- Pertanyaan:
1. Dalam teks tentang diskusi dekonstruksi, siapa yang menutup acara dengan provokasi?
2. Sambung teks tentang diskusi dekonstruksi dengan menulis kalimat-kalimat sesudah kalimat terakhirnya.

Dalam misi yang sama, pada Rabu, 19 Maret 2014, kembali diadakan diskusi ‘dekonstruksi’ dengan beberapa praktisi dan akademisi. Tidak membatasi kajian pada sejumlah ranah mata kuliah yang ada di lingkungan perguruan tinggi. Perbincangan diperluas ke pengetahuan lain, bersifat implementatif di kehidupan sehari-hari.
Agaknya memang rabu yang cerah kemarin, menjadi diskusi kebudayaan yang paling greget. Dibuka dengan penampilan dua orang musisi jalanan, kemudian perbincangan soal wirausaha dari seorang pengusaha Mie Aceh MMTC. Kemudian perbincangan tentang seni multimedia oleh Chairil Shaleh, M.Sn., ditutup dengan provokasi oleh sejarawan, Dr.Phil Ichwan Azhari, M.S.

- Data:
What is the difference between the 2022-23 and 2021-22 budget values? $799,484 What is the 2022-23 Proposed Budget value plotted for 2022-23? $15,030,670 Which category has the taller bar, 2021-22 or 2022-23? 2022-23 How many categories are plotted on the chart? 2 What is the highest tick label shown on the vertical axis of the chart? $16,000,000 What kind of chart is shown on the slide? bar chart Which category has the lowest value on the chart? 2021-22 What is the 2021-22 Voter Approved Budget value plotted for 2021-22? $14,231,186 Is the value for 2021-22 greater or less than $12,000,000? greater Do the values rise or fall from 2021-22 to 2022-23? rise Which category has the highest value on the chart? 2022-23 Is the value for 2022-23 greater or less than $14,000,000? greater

--

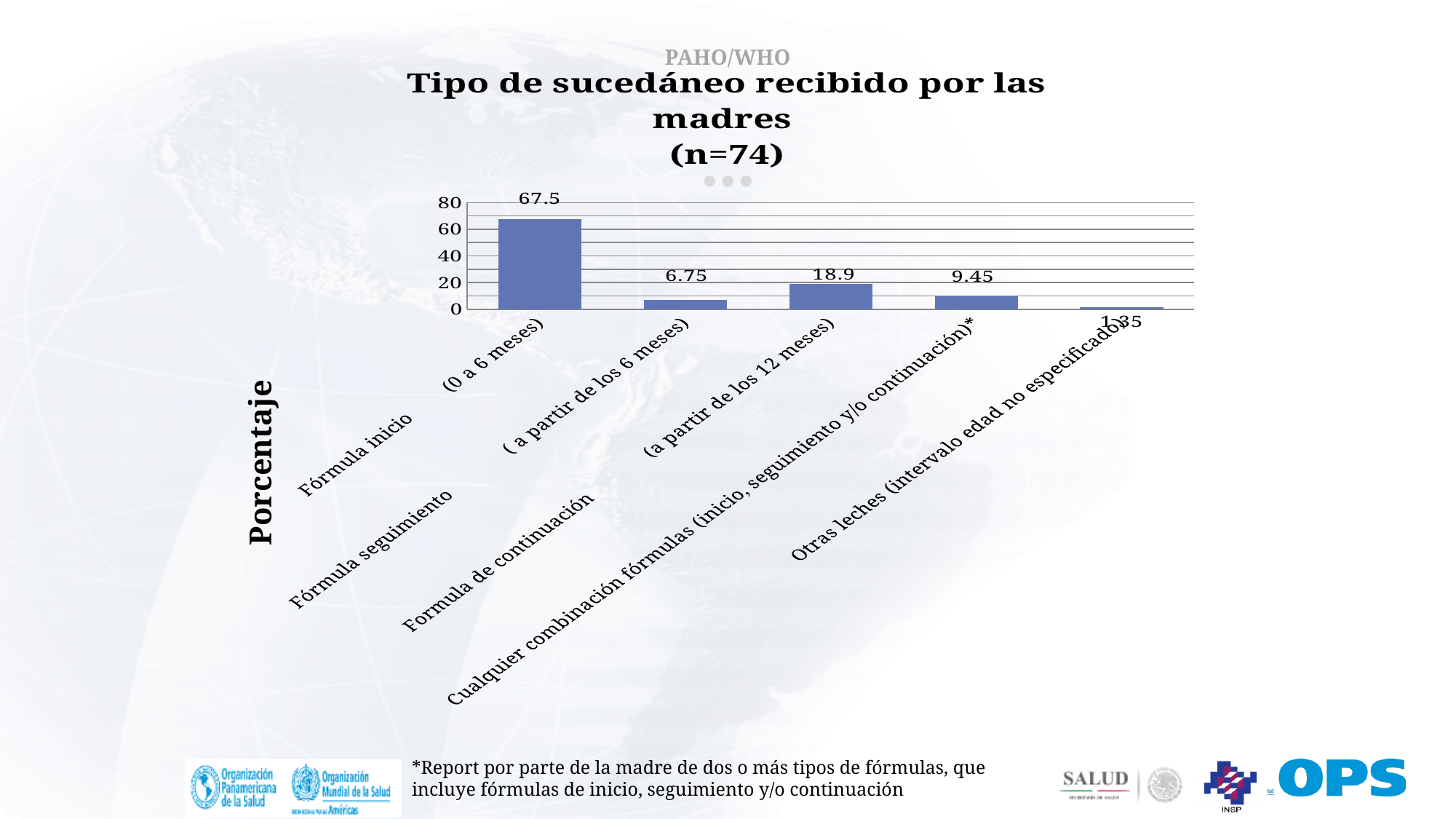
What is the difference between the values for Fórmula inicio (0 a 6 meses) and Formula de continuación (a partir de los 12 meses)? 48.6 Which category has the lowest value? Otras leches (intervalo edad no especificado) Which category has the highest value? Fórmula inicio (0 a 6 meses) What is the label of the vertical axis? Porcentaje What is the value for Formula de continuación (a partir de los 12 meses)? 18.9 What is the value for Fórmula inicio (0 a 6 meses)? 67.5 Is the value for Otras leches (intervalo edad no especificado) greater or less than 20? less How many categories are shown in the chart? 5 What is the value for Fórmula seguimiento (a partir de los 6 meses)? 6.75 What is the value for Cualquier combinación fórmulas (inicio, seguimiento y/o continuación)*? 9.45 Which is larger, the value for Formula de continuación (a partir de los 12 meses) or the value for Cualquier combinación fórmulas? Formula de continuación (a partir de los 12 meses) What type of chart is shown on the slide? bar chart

==

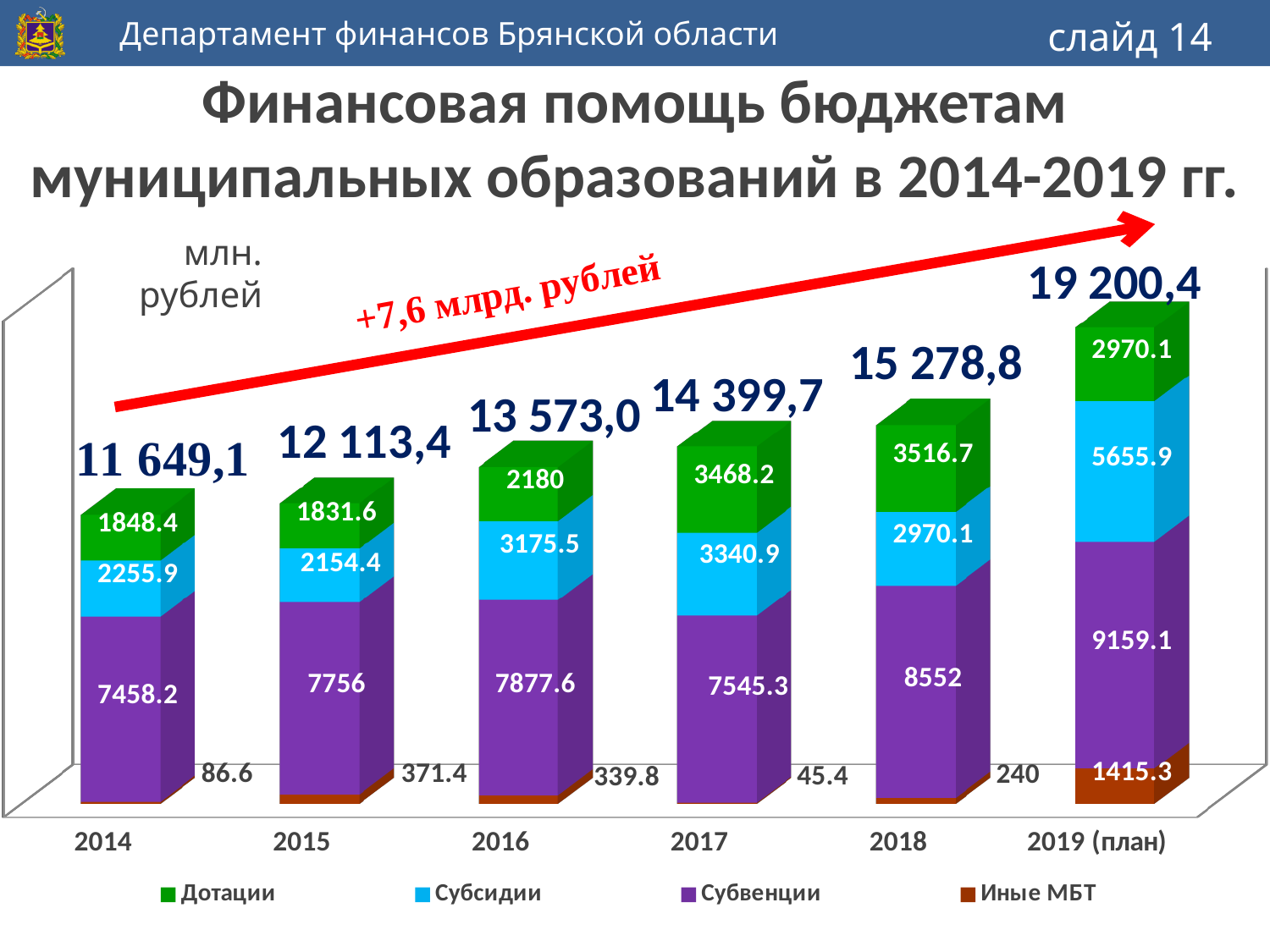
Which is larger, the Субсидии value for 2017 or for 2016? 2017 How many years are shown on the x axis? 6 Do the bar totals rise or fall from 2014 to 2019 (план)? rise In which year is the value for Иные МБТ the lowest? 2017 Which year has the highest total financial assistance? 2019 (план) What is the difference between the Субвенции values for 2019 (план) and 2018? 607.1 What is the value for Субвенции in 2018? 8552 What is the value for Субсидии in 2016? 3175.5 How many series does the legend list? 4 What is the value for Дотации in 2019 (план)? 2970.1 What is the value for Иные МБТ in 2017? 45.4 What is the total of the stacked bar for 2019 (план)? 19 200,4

- Jawaban:
1. Sejarawan Dr.Phil Ichwan Azhari, M.S.

2.
Pembicaraan ihwal kebudayaan pada akhirnya menjadi suatu wacana gempal yang lahap sekali dikunyah oleh para mahasiswa dan dosen yang mengikutinya. Berkali-kali, sejarawan pemburu arsip sejarah itu memaparkan bagaimana sebenarnya kondisi Indonesia dan sejarahnya secara dekonstruktif.
Dengan provokasi yang begitu gencar, Ikhawan berharap dapat membangkitkan kesadaran mahasiswa sebagai pengampu masa depan Indonesia agar cerdas berpikir dan bertindak.
“Di negara yang salah nama ini, segenap warganya pun salah menamai dan memaknai perjuangan serta kemerdekaan. Sebagai golongan cendekia, mahasiswa harus melakukan perubahan.” pungkasnya.
Kegiatan sederhana, namun bernas. Rutinitas ini menjadi sangat menarik ketika para mahasiswa yang sudah menawan dengan aksesoris etnis begitu antusias dan kritis menanggapi persoalan yang didiskusikan. Semoga menjadi momentum kebangkitan yang serius!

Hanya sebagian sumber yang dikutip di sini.